A.    Peran dan Fungsi Guru


Guru adalah sosok manusia yang patut digugu dan ditiru. Digugu dalam arti ucapannya dapat dipercayai . Ditiru berarti segala tingkah lakunya harus dapat menjadi contoh atau tauladan bagi masyarakat. Menurut kamus Umum Bahasa Indonesia, guru diartikan sebagai seseorang yang pekerjaannya mengajar dan dimaknai sebagai tugas profesi. Untuk menjadi guru, seseorang harus memenuhi persyaratan profesi. Tidak semua orang bisa menjadi guru.
Dalam pandangan Mohammad Uzer Usman sebagaimana yang dikutip oleh Sukadi “guru merupakan profesi, jabatan dan pekerjaan yang memerlukan keahlian khusus. Menurutnya jenis pekerjaan ini tidak bisa dilakukan oleh sembarang orang di luar bidang kependidikan, meskipun kenyataannya masih didapati guru yang berasal dari luar bidang kependidikan”.[1] Guru sebagai pendidik menurut jabatan menerima tanggung jawab mendidik anak dari tiga pihak, yaitu orang tua, masyarakat dan negara. Seyogiyanya kepada guru diharapkan mengembangkan sikap-sikap dan sifat yang normatif baik sebagaikelanjutan dari sikap orang tua pada umumnya. Caranya antara lain: “kasih sayang, tanggung jawab kepada tugas mendidik, kesediaan berkorban”.[2]
            Sebagai pendidik, guru juga harus menguasai ilmu yang diajarkan dan terampil mengajar dan pribadinya patut diteladani. Langgulung sebagaimana yang dikutip oleh Syarifuddin menjelaskan perlu reorientasi terhadap guru-guru dan pendidik-pendidik sesuai dengan pendidikan Islam”.[3]
Menurut pendapat lain, guru merupakan sosok yang begitu dihormati lantaran memiliki andil yang sangat besar terhadap keberhasilan pembelajaran di sekolah. Guru sangat berperan dalam membantu perkembangan peserta didik untuk mewujudkan tujuan hidupnya secara optimal. Ketika orang tua mendaftarkan anaknya ke sekolah pada saat itu juga menaruh harapan terhadap guru, agar anaknya dapat berkembang secara optimal[4].

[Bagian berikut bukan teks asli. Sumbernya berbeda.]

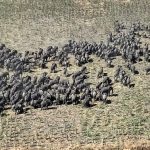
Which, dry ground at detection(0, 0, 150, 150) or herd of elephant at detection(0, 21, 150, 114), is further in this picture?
herd of elephant at detection(0, 21, 150, 114)

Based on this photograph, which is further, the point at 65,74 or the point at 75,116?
the point at 65,74

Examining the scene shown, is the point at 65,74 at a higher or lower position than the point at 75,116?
higher

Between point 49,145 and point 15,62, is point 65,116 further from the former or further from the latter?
point 15,62

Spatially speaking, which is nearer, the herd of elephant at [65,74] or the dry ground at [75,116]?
the dry ground at [75,116]

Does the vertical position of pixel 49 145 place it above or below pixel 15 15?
below

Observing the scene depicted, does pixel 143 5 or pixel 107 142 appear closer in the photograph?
pixel 107 142

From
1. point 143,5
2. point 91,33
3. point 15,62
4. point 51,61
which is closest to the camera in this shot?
point 15,62

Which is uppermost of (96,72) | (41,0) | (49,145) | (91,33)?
(41,0)

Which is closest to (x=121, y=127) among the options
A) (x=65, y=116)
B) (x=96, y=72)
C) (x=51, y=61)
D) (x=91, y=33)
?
(x=65, y=116)
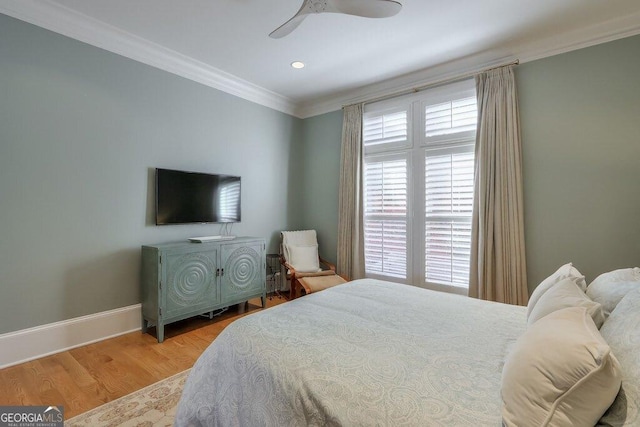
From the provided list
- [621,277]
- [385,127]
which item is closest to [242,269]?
[385,127]

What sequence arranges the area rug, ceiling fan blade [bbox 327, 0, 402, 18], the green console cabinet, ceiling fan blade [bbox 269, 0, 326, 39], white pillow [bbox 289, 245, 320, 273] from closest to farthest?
the area rug < ceiling fan blade [bbox 327, 0, 402, 18] < ceiling fan blade [bbox 269, 0, 326, 39] < the green console cabinet < white pillow [bbox 289, 245, 320, 273]

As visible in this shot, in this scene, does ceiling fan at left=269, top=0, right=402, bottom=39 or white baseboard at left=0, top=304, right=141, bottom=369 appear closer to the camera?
ceiling fan at left=269, top=0, right=402, bottom=39

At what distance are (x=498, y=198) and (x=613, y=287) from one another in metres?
1.71

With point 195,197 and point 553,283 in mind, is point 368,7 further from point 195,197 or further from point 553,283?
point 195,197

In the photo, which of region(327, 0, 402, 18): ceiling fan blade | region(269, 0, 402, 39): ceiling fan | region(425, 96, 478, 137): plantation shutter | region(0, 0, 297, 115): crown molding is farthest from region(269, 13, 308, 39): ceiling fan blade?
region(425, 96, 478, 137): plantation shutter

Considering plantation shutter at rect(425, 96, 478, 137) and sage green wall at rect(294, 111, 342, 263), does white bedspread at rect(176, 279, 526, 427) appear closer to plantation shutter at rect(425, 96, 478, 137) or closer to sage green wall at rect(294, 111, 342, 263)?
plantation shutter at rect(425, 96, 478, 137)

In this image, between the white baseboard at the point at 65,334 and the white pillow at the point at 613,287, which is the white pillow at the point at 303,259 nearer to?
the white baseboard at the point at 65,334

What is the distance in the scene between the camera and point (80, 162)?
8.48 feet

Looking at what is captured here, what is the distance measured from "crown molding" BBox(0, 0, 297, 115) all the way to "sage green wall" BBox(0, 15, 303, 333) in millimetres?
67

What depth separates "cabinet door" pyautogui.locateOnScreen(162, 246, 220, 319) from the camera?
2.75 meters

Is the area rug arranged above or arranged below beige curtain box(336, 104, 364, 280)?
below

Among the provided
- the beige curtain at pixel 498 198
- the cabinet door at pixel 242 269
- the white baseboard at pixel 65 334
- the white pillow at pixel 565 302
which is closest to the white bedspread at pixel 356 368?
the white pillow at pixel 565 302

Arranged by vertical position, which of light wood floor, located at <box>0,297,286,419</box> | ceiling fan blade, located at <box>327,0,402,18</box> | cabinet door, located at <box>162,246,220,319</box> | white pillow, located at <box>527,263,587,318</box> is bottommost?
light wood floor, located at <box>0,297,286,419</box>

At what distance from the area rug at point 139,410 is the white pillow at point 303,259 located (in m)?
2.09
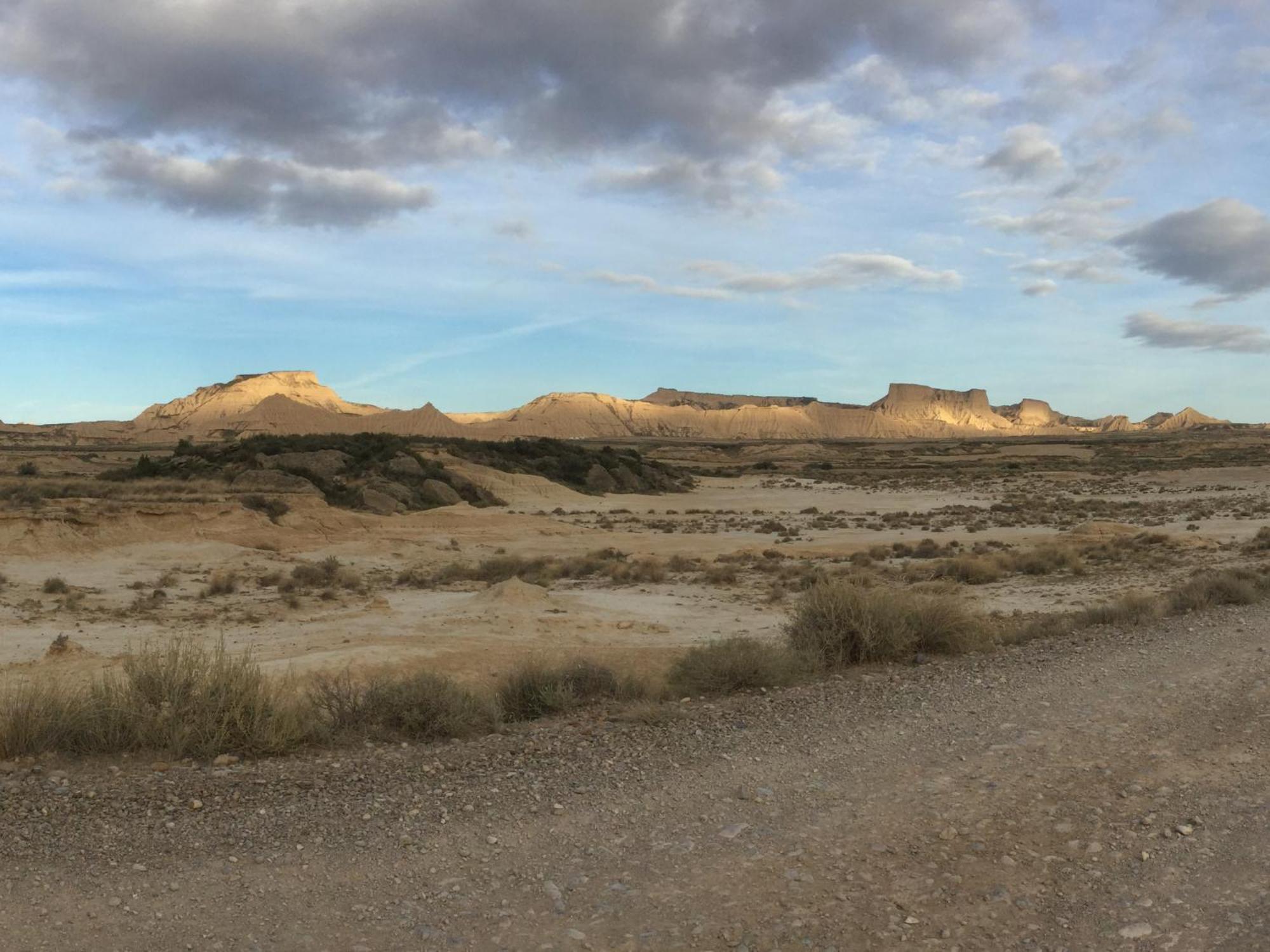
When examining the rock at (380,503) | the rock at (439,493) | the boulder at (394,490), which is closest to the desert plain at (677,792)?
the rock at (380,503)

1.      Peran Guru              
           
Dalam melaksanakan tugasnya, guru memiliki beberapa peran, antara lain[5]:
1)      Peran Guru sebagai Demonstrator
Sebagai demonstrator, guru adalah seorang pengajar dari bidang ilmu yang ia kuasai. Oleh karena itu, agar dapat melaksanakan tugasnya dengan baik, seorang guru harus menguasai bahan pelajaran yang akan diajarkan. Ia harus senantiasa belajar meningkatkan penguasaannya terhadap ilmu sesuai dengan bidangnya.
2)      Peran Guru sebagai Pengelola Kelas
Sebagai pengelola kelas, seorang guru harus mampu menciptakan suasana atau kondisi belajar di kelas. Ia juga harus mampu merangsang siswa untuk aktif dalam proses pembelajaran, terampil mengendalikan suasana kelas agat tetap hangat, aman, menarik dan kondusif.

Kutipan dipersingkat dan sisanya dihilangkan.